MATTANEWS.CO, PALEMBANG – Wakil Rektor (Warek) 1, Universitas Sriwijaya (Unsri), Zainudin Nawawi menuding media memanasi masyarakat terkait kasus pelecehan seksual di Unsri.
“Isu ini dijago (Dijaga.red) bukan diobrak-abrik. Iyolah (Iyalah.red) kamu (wartawan) melok (ikut.red) obrak-abrik,” ucapnya, Selasa (7/12/2021).
Menurutnya, saat ini pihak Unsri sedang melengkapi data. Ketika data yang dicari sudah lengkap, maka ia akan memberikan informasi kepada masyarakat. Hanya saja ia meminta waktu sebulan untuk kasus RZ dosen Fakultas Ekonomi Unsri.
“Jadi begini kalau semua sudah lengkap, data sudah ada dan akurat kami mengundang rekan-rekan media untuk menjelaskan. Cuma jangan bolak-balik, berentilah manas-manasi masyarakat. Yang bener kato aku bener yang salah ya salah.

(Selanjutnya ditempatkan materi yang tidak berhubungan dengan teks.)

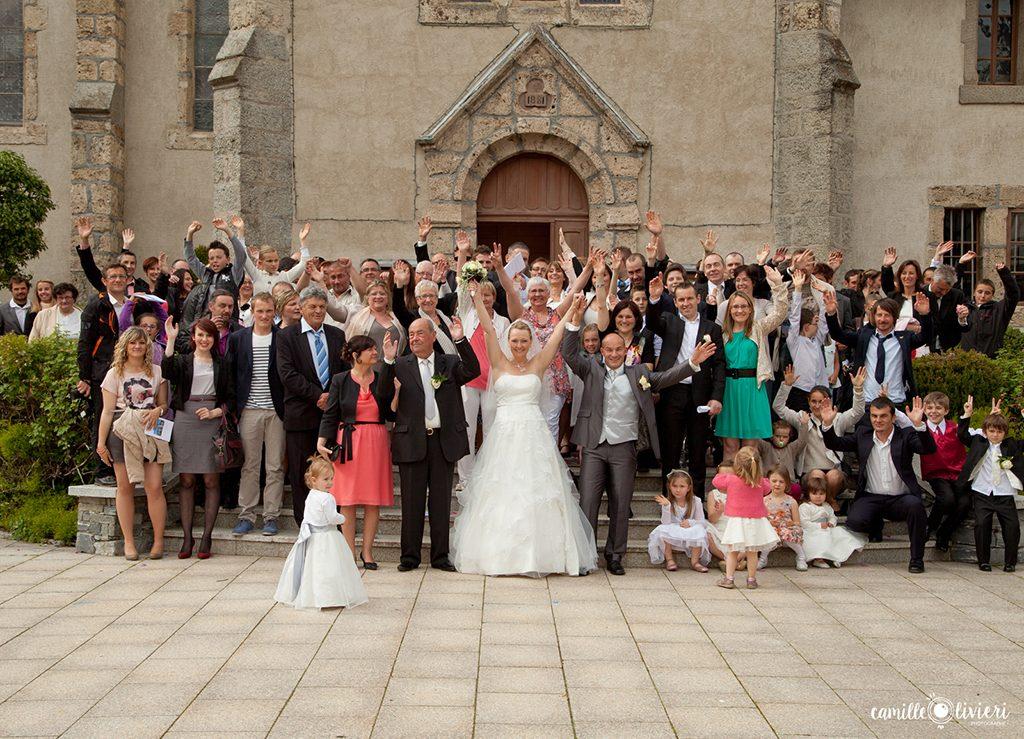 photographe_grenoble_mariage_camilleolivieri_016-1024x739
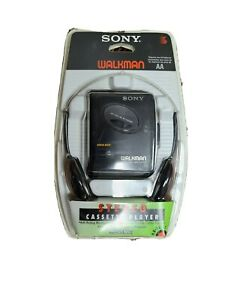 Sony Walkman WM-EX102 Black Cassette Player with Mega Bass New In Sealed Package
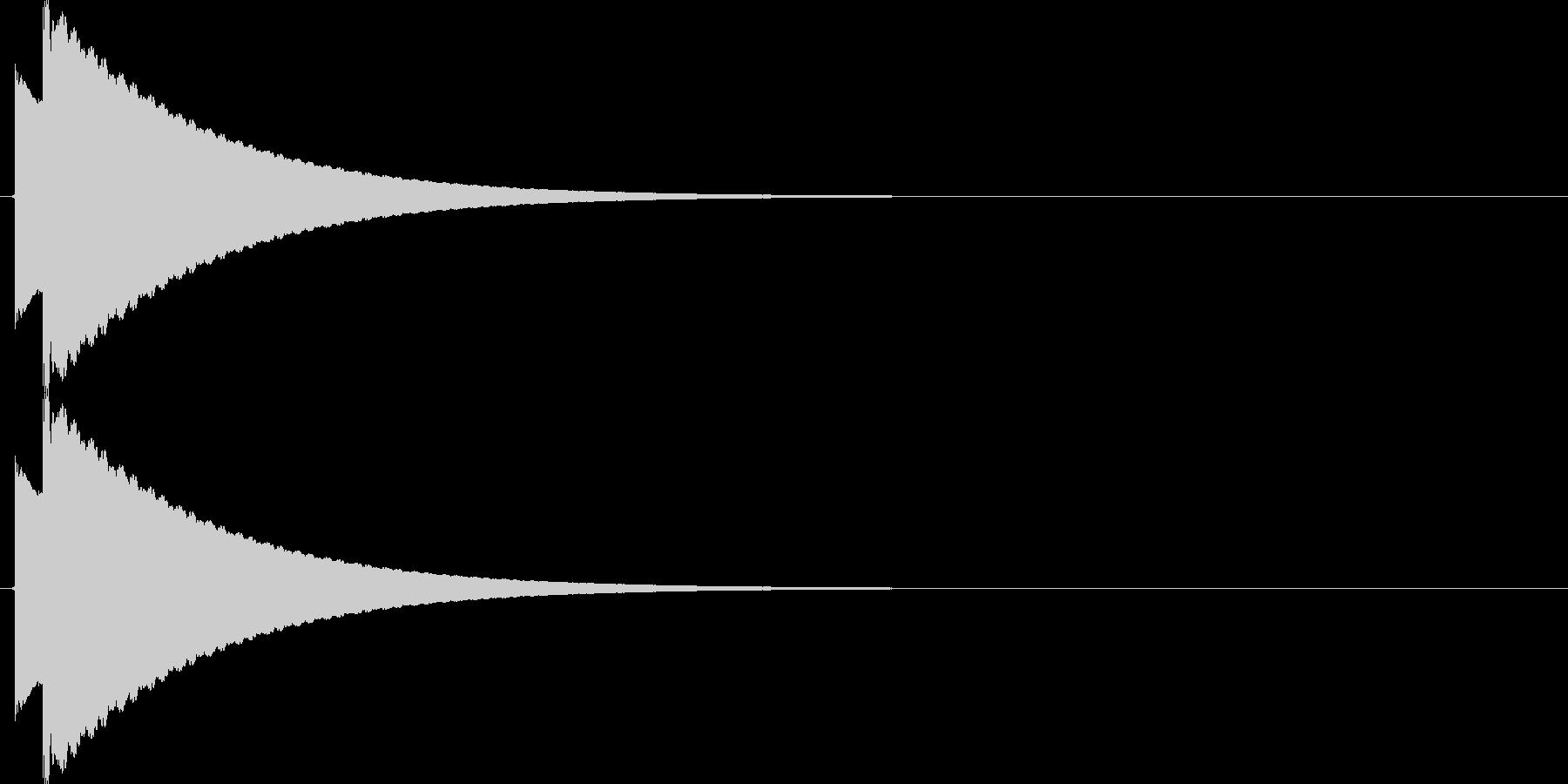 【SE】ピキーン02(コーラス)の未再生の波形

Aku kmren minta 2 minggu (Kasus AR) ku selesaikan. Kalau yang ini aku minta waktu sebulan. Tapi dihalangi terus, dak dibolehin samo BEM. Kan habis waktu, aku ini banyak gawe lain,” jelasnya pakai logat Bahasa Palembang.

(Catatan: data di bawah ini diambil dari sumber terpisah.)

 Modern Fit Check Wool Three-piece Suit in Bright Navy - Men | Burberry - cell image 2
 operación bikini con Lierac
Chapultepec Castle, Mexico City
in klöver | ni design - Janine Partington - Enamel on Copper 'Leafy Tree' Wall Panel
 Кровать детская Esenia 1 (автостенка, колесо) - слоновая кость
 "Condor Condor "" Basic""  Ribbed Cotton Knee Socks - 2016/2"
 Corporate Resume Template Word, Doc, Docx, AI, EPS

Dilanjutkan Zainudin, saat ini telah hadir dari tim pusat Kemendikbud Ristek RI. Saat ini, terduga pelaku telah memeberikan keterangan kepadanya.

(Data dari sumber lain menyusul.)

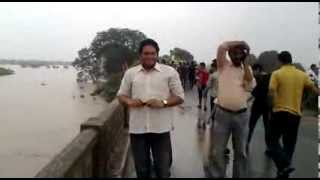 Hoshangabad Narmada River Over Flow Dt. 23.08.2013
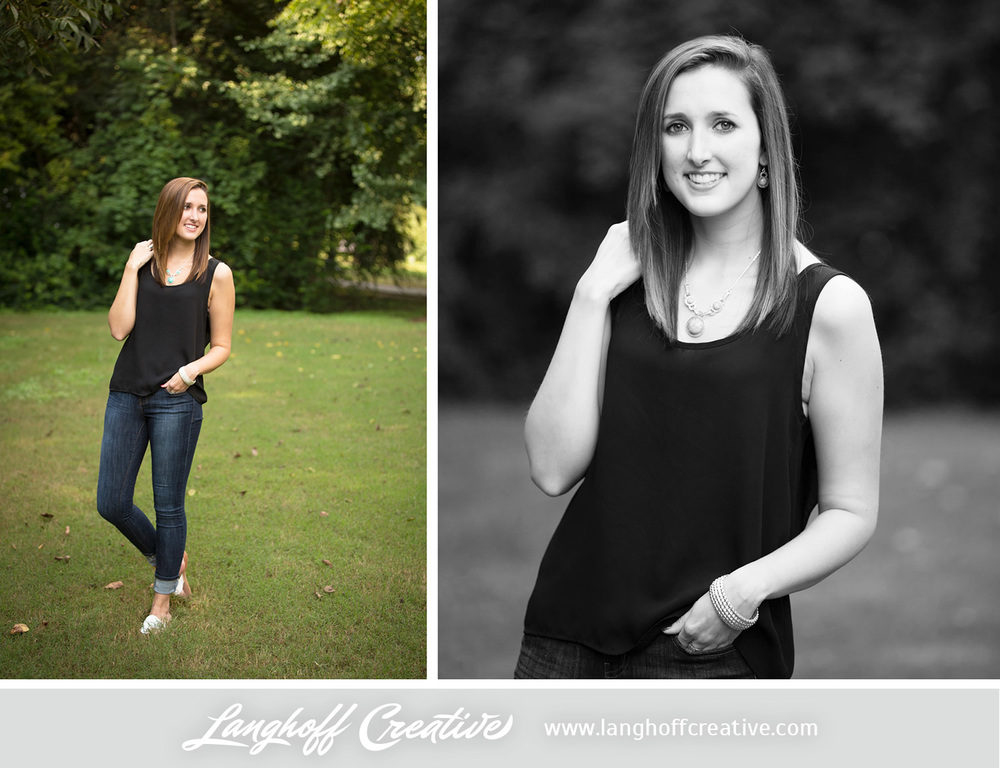 RaleighSeniorPortraits-SeniorSession-Classof2015-Senior2015-HighSchoolSeniorPhotography-LanghoffCreative-Sydney2-photo.jpg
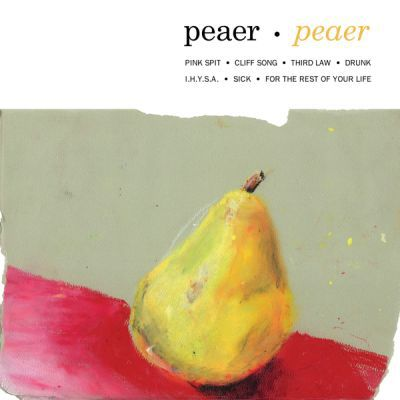 PEAER, s/t cover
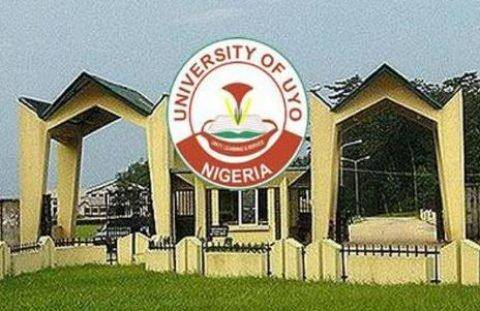UNIUYO Pre-degree Admission for 2019/2020 Session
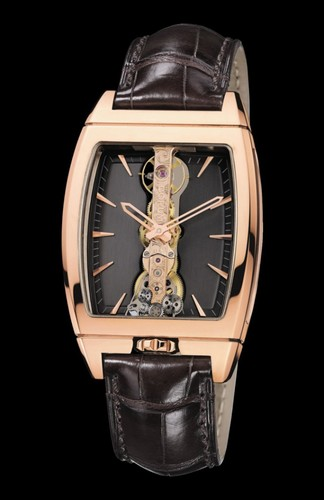 Corum Bridges Golden Bridge Watch 113.150.55/0001 FN02
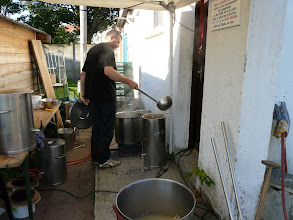 Photo: preparation du cafe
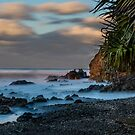Serenity Bay - Emerald Beach by Normf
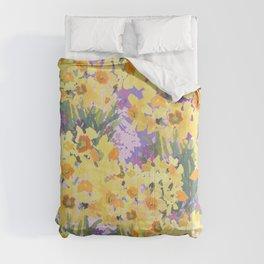 Yellow Daffodil Garden Comforters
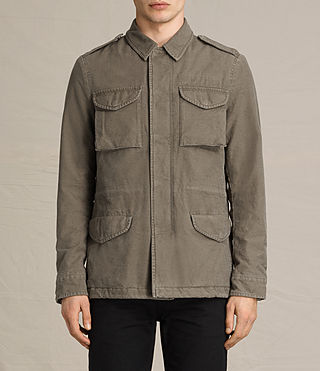 Mens Pearce Jacket (Khaki Green) - product_image_alt_text_2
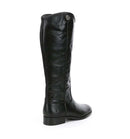 Frye Leather Tall Shaft Boots Melissa Button2 Black - NEW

“Apo yang pacak (bisa.res) diselesaikan secara bener. Ini sudah mengaku tapi kalau pengakuan terbukti salah dia (RZ) bakal dapat hukuman dua kali. Bohong dengan aku, berikan keterangan palsu ku tambah lagi,” ujarnya.
Saat ditanya terkait sanksi yang diberikan terhadap pelaku, Zainudin menjawab tidak bisa memberikan sanksi diluar batas pihaknya. Ditegaskannya, saat ini Satgas telah berupaya menyelesaikan kasus tersebut.
“Unsri dak pacak ngenjok (Tidak bisa memberi.red) sanksi diluar batas kami sebagai dosen, sebagai PNS. Itupun keputusan PPK bukan pejabat pembina kepegawaian,” jawabnya kepada awak media.
Ia menegaskan, saat ini ia berkerja sebagai Tim Satgas yang telah dibentuk, bukan sebagai Warek 1 Unsri. Ia meminta untuk pelapor tidak menutupi apapun.
“Aku begawe (berkerja.red) sebagai tim, bukan sebagai Warek 1. Kalau ada korban lain, tetap diproses. Yang salah ya salah, jangan ditutupi, terbuka galo-galo. Yang melapor juga terbuka jangan singit-singitan (sembunyi.red). Alumni melapor ya bagus, laporlah,” pungkasnya.